→ **Dataset excerpt**
● ● ● ● ● ● ●

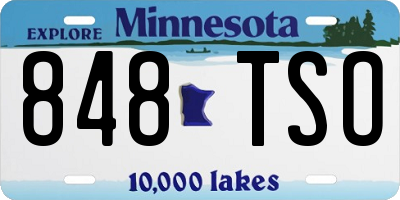 MN license plate 848TSO
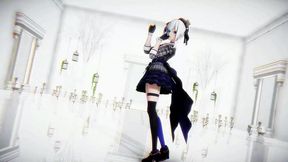 hoshimachi suisei undress dance hololive hentai vtuber rabbit hole song mmd 3d white hair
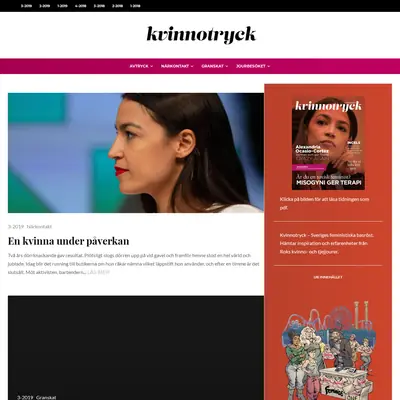 KVINNOTRYCK startsida 2019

● ● ● ● ● ● ●

→ **The problem**
Would you please give the material above again, unchanged but without pictures?

→ **Problem solution**
 MN license plate 848TSO
 hoshimachi suisei undress dance hololive hentai vtuber rabbit hole song mmd 3d white hair
 KVINNOTRYCK startsida 2019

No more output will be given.